Der Geheimagent Werner Mauss soll zahlreiche Heldentaten vollbracht haben. So viele, dass das Landgericht Bochum ihn sogar vor einer Haftstrafe wegen Steuerhinterziehung verschonte.
Er soll Terroristen dingfest gemacht, verschwundenen Giftmüll aufgespürt und erfolgreich mit Geiselnehmern verhandelt haben: Wenn der frühere Geheimagent Werner Mauss als "deutscher James Bond" bezeichnet wird, wirkt das durchaus angebracht.
Seine Heldentaten haben den 77-Jährigen aus dem Hunsrück jetzt auch vor einem Gang ins Gefängnis bewahrt.
Im Prozess wegen Steuerhinterziehung vor dem Landgericht Bochum urteilten die Richter am Donnerstag sehr milde: zwei Jahre auf Bewährung.
Auf sein Bild in der Öffentlichkeit bedacht
Mauss war an allen Verhandlungstagen in eine dunkelblaue Daunenjacke gehüllt, auch bei seiner Arbeit operierte er stets möglichst unsichtbar. Trotzdem legt er auf ein positives Bild in der Öffentlichkeit offenbar grossen Wert.
Auf seiner Homepage werner-mauss.de berichtet der Privatdetektiv und frühere Geheimagent ausführlich von seiner Arbeit.
Ziel sei es, so ist zu lesen, die "aus unterschiedlichen, meistens kriminellen Motiven verbreitete desinformative Berichterstattung" der Medien zurechtzurücken.
Ermittler und Einzelkämpfer
Der deutsche James Bond wurde 1940 in Essen geboren und liess sich zunächst zum Diplom-Landwirt ausbilden. Dann schulte er um, lernte angeblich an Polizeischulen das Handwerk eines Ermittlers und Einzelkämpfers.
Danach wurde er Privatdetektiv – und erregte irgendwann auch das Interesse von staatlichen Stellen. Deutsche und ausländische Geheimdienste heuerten den Mann aus dem Hunsrück unter vielen verschiedenen Namen als Geheimagent an.
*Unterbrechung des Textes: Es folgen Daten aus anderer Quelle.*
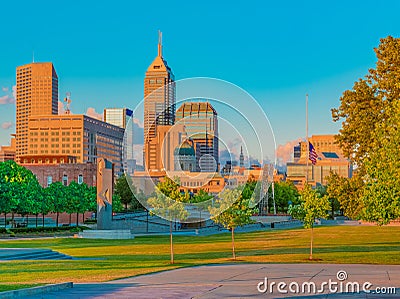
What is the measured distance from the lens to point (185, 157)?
153 ft

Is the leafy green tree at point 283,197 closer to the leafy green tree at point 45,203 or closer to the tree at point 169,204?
the leafy green tree at point 45,203

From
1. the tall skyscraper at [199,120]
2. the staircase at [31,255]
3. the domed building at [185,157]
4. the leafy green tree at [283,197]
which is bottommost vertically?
the staircase at [31,255]

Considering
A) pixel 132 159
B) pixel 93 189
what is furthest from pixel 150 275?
pixel 93 189

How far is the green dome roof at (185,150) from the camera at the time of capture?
44.6m

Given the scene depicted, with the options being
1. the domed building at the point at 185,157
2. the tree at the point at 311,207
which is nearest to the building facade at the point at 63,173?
the domed building at the point at 185,157

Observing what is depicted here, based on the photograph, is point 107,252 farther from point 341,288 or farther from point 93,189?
point 93,189

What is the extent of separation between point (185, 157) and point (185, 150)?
2.31ft

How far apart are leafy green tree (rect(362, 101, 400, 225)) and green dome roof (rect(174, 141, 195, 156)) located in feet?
45.3

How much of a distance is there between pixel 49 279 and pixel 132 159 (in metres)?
15.7

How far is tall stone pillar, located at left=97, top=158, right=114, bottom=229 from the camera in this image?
236 feet

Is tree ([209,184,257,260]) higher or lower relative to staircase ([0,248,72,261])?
higher

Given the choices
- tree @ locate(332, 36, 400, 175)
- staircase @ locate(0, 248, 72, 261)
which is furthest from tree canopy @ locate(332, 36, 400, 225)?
staircase @ locate(0, 248, 72, 261)

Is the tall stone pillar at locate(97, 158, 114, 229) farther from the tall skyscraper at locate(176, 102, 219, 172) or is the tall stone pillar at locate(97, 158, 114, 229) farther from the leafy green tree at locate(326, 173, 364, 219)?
the leafy green tree at locate(326, 173, 364, 219)

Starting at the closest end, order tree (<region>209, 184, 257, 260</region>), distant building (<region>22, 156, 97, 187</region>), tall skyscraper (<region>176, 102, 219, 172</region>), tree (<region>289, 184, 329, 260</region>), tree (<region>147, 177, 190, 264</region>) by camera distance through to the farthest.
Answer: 1. tree (<region>147, 177, 190, 264</region>)
2. tree (<region>209, 184, 257, 260</region>)
3. tall skyscraper (<region>176, 102, 219, 172</region>)
4. tree (<region>289, 184, 329, 260</region>)
5. distant building (<region>22, 156, 97, 187</region>)
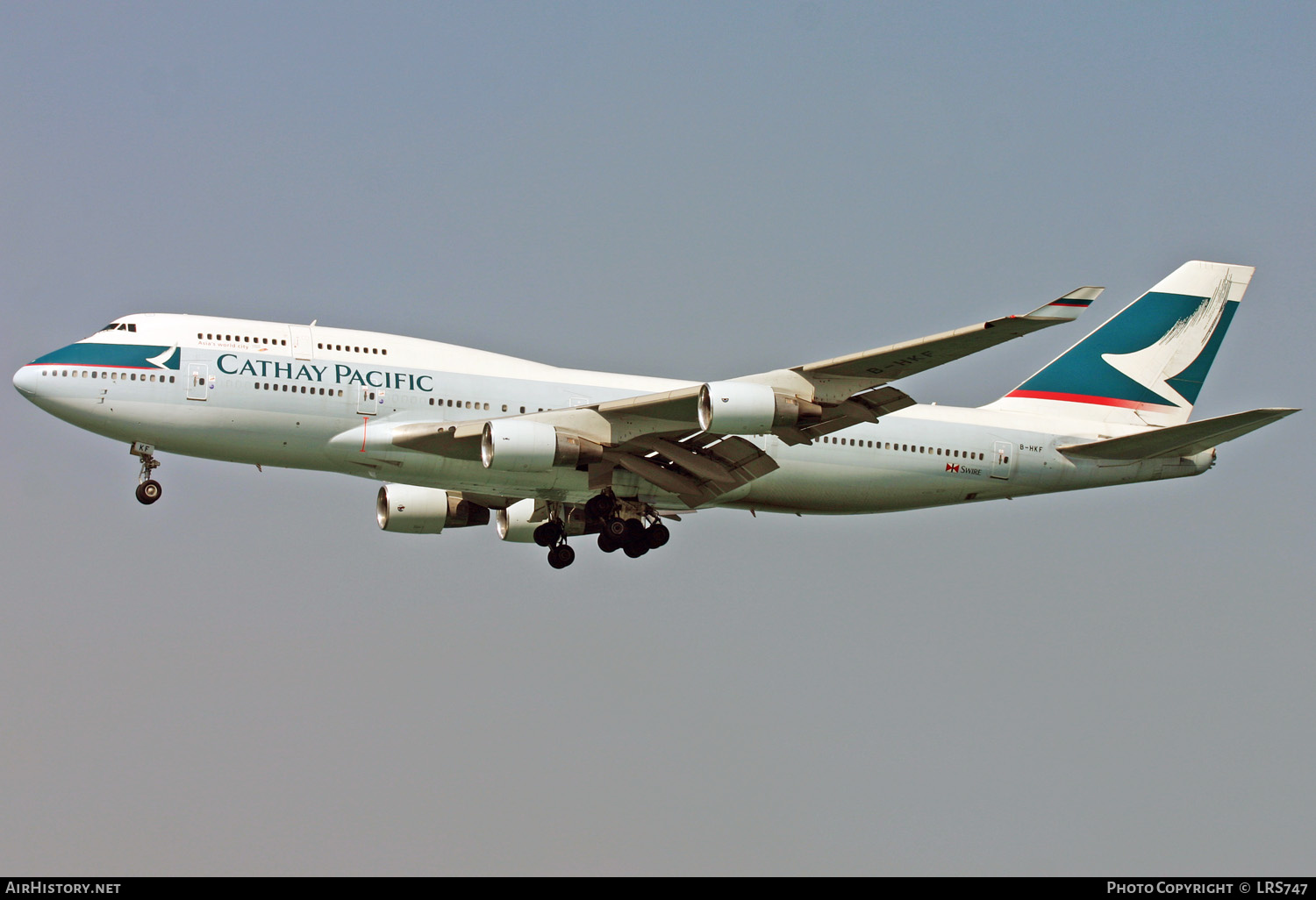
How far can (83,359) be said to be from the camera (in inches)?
1329

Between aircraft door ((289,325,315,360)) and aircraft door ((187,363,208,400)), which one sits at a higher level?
aircraft door ((289,325,315,360))

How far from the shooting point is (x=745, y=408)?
104 ft

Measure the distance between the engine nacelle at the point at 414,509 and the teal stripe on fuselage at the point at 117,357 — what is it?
7927 millimetres

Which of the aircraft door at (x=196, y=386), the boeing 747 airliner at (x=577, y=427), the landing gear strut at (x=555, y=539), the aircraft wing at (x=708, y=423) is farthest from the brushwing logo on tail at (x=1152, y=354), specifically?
the aircraft door at (x=196, y=386)

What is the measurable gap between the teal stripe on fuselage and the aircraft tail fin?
21.8 metres

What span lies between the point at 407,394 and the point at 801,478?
10.1 metres

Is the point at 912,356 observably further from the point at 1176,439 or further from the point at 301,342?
the point at 301,342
So soll Mauss unter anderem Fässer mit Giftmüll in der französischen Picardie aufgespürt haben, nach denen zuvor halb Europa erfolglos gesucht hatte.
Laut der "Süddeutschen Zeitung" behauptete Mauss im Prozess auch, Papst Benedikt XVI. vor einer Vergiftung bewahrt zu haben.
Für solche Taten habe er Geld gebraucht, erklärte Mauss vor Gericht. Anonyme Spender hätten ihm deshalb hohe Summen zur Verfügung gestellt, er habe sie treuhänderisch verwaltet.
Operiert an den Grenzen des Möglichen
Mauss trat stets als ziviler Ermittler auf, verfügte aber über alle Erkenntnisse von Polizei und Geheimdiensten und konnte sich auch im Ausland auf die Hilfe der staatlichen Stellen verlassen.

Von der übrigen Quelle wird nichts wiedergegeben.